Die Bahn mutet den Fahrgästen in der Region Stuttgart zu viel zu, wenn sie im Jahr 2023 fast durchgehend die wichtigesten Strecken sperrt. Wer soll unter diesen Bedingungen noch umsteigen, fragt sich Christian Milankovic in seinem Kommentar.

Stadtentwicklung/Infrastruktur : Christian Milankovic (mil)

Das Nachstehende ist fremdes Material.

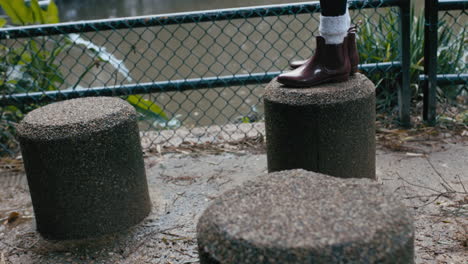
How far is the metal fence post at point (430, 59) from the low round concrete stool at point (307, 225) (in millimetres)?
1952

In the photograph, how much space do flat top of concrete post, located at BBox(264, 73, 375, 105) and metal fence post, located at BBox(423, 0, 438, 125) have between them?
930 millimetres

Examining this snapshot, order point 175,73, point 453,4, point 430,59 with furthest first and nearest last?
point 175,73, point 430,59, point 453,4

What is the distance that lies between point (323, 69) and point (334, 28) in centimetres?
20

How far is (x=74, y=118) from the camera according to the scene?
2889 millimetres

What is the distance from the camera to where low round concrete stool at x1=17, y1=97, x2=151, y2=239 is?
281 centimetres

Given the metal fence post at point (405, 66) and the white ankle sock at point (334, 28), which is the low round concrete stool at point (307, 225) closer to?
the white ankle sock at point (334, 28)

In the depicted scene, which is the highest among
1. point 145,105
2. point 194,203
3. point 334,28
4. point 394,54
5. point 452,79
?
point 334,28

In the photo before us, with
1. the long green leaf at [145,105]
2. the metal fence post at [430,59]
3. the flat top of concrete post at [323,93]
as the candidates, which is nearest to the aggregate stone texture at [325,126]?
the flat top of concrete post at [323,93]

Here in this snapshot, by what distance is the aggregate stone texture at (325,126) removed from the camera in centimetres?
284

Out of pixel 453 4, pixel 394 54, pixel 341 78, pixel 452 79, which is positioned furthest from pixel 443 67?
pixel 341 78

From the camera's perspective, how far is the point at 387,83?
4.25m

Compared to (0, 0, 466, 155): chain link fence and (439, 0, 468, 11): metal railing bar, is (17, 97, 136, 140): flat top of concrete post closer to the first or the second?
→ (0, 0, 466, 155): chain link fence

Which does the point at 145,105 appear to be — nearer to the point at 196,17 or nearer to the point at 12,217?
the point at 196,17

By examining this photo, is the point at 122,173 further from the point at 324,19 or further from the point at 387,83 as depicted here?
the point at 387,83
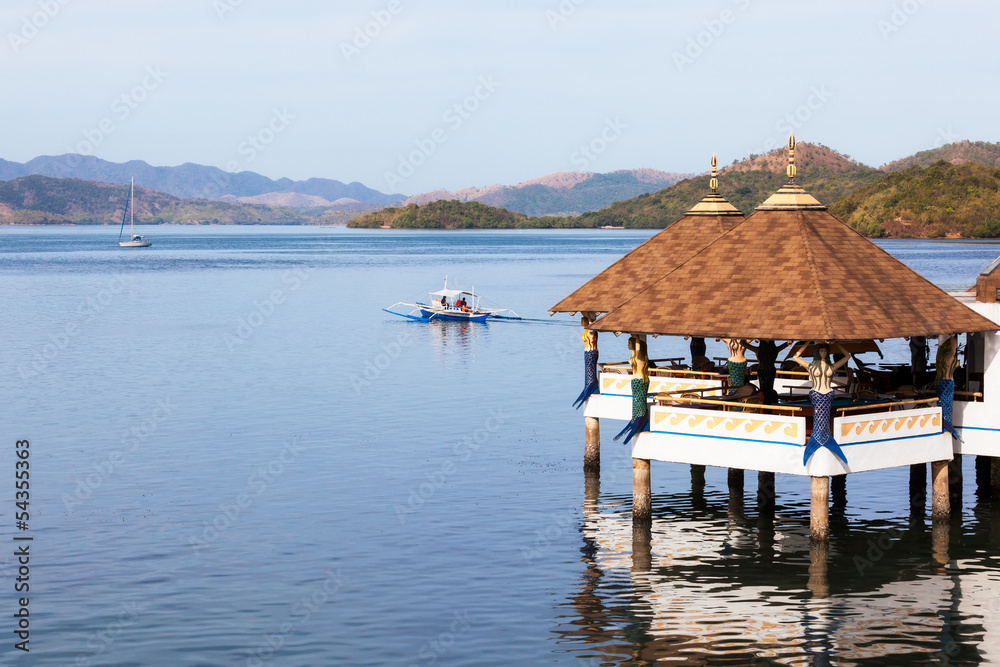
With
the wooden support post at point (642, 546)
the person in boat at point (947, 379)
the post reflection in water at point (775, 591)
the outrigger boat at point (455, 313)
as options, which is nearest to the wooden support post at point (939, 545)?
the post reflection in water at point (775, 591)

Die Bahn spricht gerne vom Schienenknoten, wenn sie ihr Netz in und rund um Stuttgart meint. Es kann keinen Zweifel geben: Sie hat sich darin verheddert. Beinahe das gesamte verbleibende Jahr 2023 wird sie Strecken im Ballungsraum sperren, um sie für die Zukunft zu ertüchtigen.

 

Nur ein Versprechen für die Zukunft

Ob sich das Versprechen eines stabileren, weil technisch hochgerüsteten, Bahnverkehrs erfüllt, wird man erst in ein paar Jahren wissen. Der Pendler- und Reisendenalltag aber findet heute schon statt, und der ist ausgesprochen trist. Der Dreiklang aus Streckensperrungen, Zugausfällen, Personalmangel ist die tägliche Begleitmusik derer, die auf die Bahn für das Fortkommen setzen. Nur die Hartgesottenen werden dem System die Treue halten, dass sich neue Pendlerinnen und Pendler für die Schiene entscheiden, ist unter den Vorzeichen ausgeschlossen. Dass die Bahn dieses Fiasko ausgerechnet in dem Jahr anrichtet, in dem von Mai an mit dem Deutschland-Ticket die Nutzung des Nah- und Regionalverkehrs erheblich vereinfacht werden soll, ist besonders bitter.

Andere Vorgehensweise

Ja, die Infrastruktur der Bahn ist am Ende, ja, es werden – politisch gewollt – immer mehr Züge auf die Reise geschickt. Auch andernorts wird es die Situation geben, dass die Bahn die Gleise und Signale in einer Hauruck-Aktion auf Vordermann bringt und die Fahrgäste stehen lässt. Nur sollte sie es dann anders angehen als in Stuttgart, wo sie die Hiobsbotschaft zu lange zurückhielt.